After every incident, the engineer who fixed it should ask: "Does the playbook handle this?"

If yes — note that the playbook worked. If no — add the case. New row in the "common causes" table. New stop-the-bleeding action.

The playbook should be a living artifact. If it's the same after 50 incidents, either you have very predictable incidents (unlikely) or nobody's updating it (likely).

Playbook anti-patterns

The wall of text. "Background: This API was created in 2022 to handle... Architecture: It uses... Design rationale: We chose..." Useful for new hires. Useless at 2am. Move to a separate "system overview" doc.

Vague instructions. "Investigate the database." Investigate how? Which database? With what tool? Be specific.

Outdated commands. kubectl exec -it api-pod-... from when pods had predictable names. Always use kubectl exec deploy/api or similar.

Doesn't say when to escalate.

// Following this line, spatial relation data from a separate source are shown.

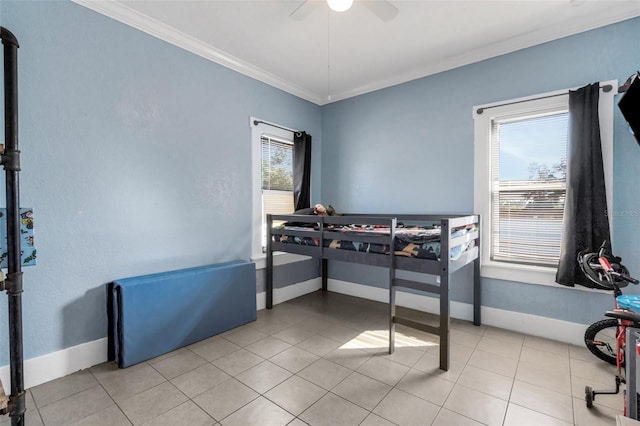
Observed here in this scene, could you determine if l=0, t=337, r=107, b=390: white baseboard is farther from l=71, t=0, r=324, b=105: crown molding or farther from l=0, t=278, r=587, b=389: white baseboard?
l=71, t=0, r=324, b=105: crown molding

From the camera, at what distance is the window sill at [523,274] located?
Answer: 2.48 meters

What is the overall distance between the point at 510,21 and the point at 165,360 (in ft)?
12.1

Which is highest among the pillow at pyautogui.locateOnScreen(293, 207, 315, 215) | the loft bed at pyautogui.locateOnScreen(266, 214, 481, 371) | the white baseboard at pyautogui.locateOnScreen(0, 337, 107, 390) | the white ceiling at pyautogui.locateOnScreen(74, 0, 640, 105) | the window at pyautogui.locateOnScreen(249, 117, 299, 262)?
the white ceiling at pyautogui.locateOnScreen(74, 0, 640, 105)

Escalation criteria are explicit: "if not resolved in 30 min, page manager."

Doesn't say when to stop. "If you've tried these and nothing works, the situation is unusual — page the senior on-call and start a war room in #inc-."

The format that scales

After running this format across many teams, the pattern that works:

• One playbook per alert (not one per service)
• Stop-the-bleeding section ≤5 actions, each one command
• Diagnose section ≤5 places to look
• Fix table with 3-7 common causes
• Total length ≤2 pages
• Last updated date at the top
• Link to the alert that triggers it

If your playbook doesn't fit this, it's probably trying to do too much.

The takeaway

Incident response documentation fails because it's optimized for the writer, not the 2am reader. Structure it as: stop the bleeding, diagnose, fix. Be specific. Connect alerts to playbooks. Update after every incident. Your team will resolve incidents faster and burn out less.